▸ Written task
Pull out the listing from its first line through the line containing "Answer: (295,131) →", both ends included, and reproduce those lines word for word.

▸ Raw records
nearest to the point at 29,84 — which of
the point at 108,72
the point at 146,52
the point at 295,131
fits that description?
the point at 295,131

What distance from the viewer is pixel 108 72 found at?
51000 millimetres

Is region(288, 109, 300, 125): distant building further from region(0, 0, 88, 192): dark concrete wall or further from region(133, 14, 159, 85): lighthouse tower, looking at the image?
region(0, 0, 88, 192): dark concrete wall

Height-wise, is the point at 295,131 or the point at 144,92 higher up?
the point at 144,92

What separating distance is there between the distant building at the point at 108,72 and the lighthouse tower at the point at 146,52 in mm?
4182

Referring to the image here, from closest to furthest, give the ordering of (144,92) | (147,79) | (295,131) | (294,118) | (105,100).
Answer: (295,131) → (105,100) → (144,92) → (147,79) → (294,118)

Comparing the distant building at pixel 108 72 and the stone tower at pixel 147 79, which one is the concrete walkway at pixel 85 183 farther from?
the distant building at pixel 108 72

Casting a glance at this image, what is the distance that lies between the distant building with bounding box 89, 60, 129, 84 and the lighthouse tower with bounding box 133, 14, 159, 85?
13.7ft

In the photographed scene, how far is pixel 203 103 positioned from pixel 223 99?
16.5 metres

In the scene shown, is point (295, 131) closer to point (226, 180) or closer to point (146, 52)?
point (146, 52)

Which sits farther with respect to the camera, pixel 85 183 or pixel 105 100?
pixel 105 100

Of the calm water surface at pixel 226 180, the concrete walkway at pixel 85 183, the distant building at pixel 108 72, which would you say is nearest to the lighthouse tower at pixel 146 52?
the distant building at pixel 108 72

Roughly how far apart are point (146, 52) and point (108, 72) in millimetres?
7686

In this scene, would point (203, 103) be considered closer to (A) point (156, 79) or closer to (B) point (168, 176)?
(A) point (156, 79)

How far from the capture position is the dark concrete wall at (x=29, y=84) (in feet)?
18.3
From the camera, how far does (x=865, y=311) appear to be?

▸ Output for this task
nearest to the point at 29,84 — which of
the point at 108,72
the point at 146,52
the point at 295,131
fits that description?
the point at 295,131

What distance from the viewer is pixel 108 72 found at?
51000 millimetres

Is region(288, 109, 300, 125): distant building further from region(0, 0, 88, 192): dark concrete wall or further from region(133, 14, 159, 85): lighthouse tower, looking at the image?
region(0, 0, 88, 192): dark concrete wall

Height-wise, is the point at 295,131 or the point at 144,92 higher up?
the point at 144,92

What separating distance is there between the distant building at the point at 108,72 and the lighthouse tower at the point at 146,52 in mm?
4182

Referring to the image here, from closest to furthest, give the ordering of (144,92) | (147,79) | (295,131) | (294,118) | (105,100).
Answer: (295,131) → (105,100) → (144,92) → (147,79) → (294,118)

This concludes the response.